Burden on recipient with documented proof:

  • Publicly available without breach
  • Rightfully possessed pre-disclosure
  • Independently developed without use
  • Rightfully received from third party without breach
  • Legal compulsion — only with advance notice and cooperation for protective order

Use Restrictions

  • Sole purpose: evaluate franchise opportunity.
  • Care standard: at least reasonable care, no less than recipient's own.
  • Disclosure only to advisors with need-to-know bound by confidentiality.
  • No reverse engineering or derivation.
  • No contact with franchisor's franchisees, suppliers, or customers without written consent.
  • No copies except as necessary; copies remain franchisor property.
  • Breach notice and cooperation obligations.

Return / Destruction

  • Return or certified destruction within 5 business days of request or termination.
  • Written certification of destruction required.

Term and Survival

  • Trade secrets: perpetual (or as long as trade secret status maintained).
  • Other confidential info: 3–5 years from last disclosure or termination, whichever is later.
  • Survival clauses for return, remedies, governing law.

Remedies

  • Injunctive relief and specific performance without bond.
  • Monetary damages, disgorgement, attorneys' fees and costs.
  • Liability for agents/advisors.
  • Optional liquidated damages only if state law permits and amount is reasonable.

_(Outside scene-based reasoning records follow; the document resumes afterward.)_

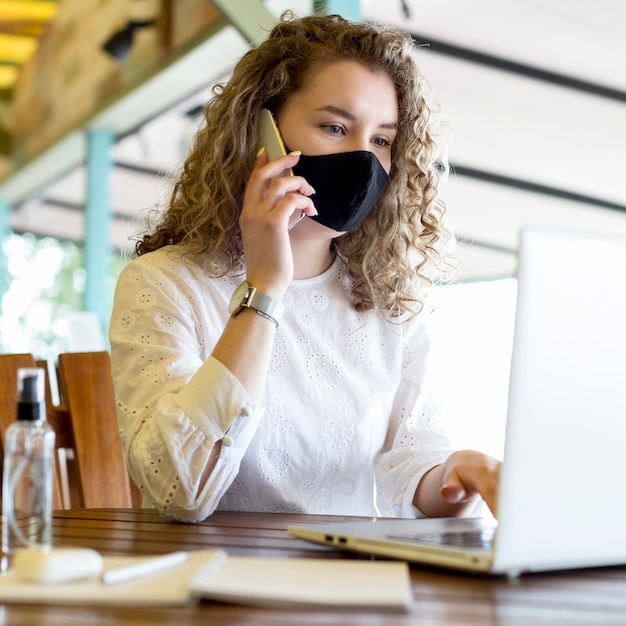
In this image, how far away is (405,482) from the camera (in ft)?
5.10

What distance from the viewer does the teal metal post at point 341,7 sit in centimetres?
267

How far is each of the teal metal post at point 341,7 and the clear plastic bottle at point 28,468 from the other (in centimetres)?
205

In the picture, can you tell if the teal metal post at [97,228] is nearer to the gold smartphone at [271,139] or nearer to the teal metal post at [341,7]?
the teal metal post at [341,7]

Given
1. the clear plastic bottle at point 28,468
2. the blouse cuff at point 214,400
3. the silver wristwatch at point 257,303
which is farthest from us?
the silver wristwatch at point 257,303

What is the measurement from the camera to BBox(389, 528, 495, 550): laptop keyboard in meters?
0.89

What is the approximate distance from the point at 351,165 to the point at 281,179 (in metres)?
0.17

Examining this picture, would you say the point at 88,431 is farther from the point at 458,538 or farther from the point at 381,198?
the point at 458,538

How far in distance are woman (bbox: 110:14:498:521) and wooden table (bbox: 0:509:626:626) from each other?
0.65 ft

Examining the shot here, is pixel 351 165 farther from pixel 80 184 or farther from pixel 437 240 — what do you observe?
pixel 80 184

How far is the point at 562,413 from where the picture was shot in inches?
30.5

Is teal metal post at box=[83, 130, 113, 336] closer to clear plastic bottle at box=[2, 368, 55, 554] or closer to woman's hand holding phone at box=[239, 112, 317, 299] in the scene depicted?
woman's hand holding phone at box=[239, 112, 317, 299]

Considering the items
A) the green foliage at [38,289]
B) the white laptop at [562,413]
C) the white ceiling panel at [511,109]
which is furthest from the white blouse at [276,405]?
the green foliage at [38,289]

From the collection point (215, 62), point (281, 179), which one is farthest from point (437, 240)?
point (215, 62)

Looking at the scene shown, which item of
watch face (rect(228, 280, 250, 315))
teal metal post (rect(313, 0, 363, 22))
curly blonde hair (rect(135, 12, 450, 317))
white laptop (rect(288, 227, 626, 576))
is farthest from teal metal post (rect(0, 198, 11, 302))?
white laptop (rect(288, 227, 626, 576))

No License / No Obligation / No Reliance

  • No IP license or franchise rights granted.
  • No obligation to disclose or enter franchise agreement.
  • Recipient relies on own investigation; no warranties on accuracy/completeness.
  • No partnership, joint venture, or agency created.

Governing Law / Venue

  • Franchisor home state law; exclusive venue.
  • Consent to personal jurisdiction; waiver of inconvenient forum.
  • Optional arbitration carve-out preserving court access for injunctive relief.

Miscellaneous

  • Entire agreement, amendments in writing, severability, waiver, assignment limits.
  • Notice methods and addresses.

Pitfalls and Checks

  • Confirm consistency with franchise disclosure timing and the FTC Franchise Rule [VERIFY].
  • Avoid overbroad restrictions unenforceable under state law — keep scope tied to evaluation purpose.
  • Keep defined terms consistent and capitalized throughout.
  • Make exclusions proof-based and document-dependent.
  • Never allow blanket legal-compulsion disclosure without notice and protective order cooperation.
  • If using arbitration, preserve immediate court access for injunctive relief.
  • Ensure no IP license or franchise rights are implied anywhere in the agreement.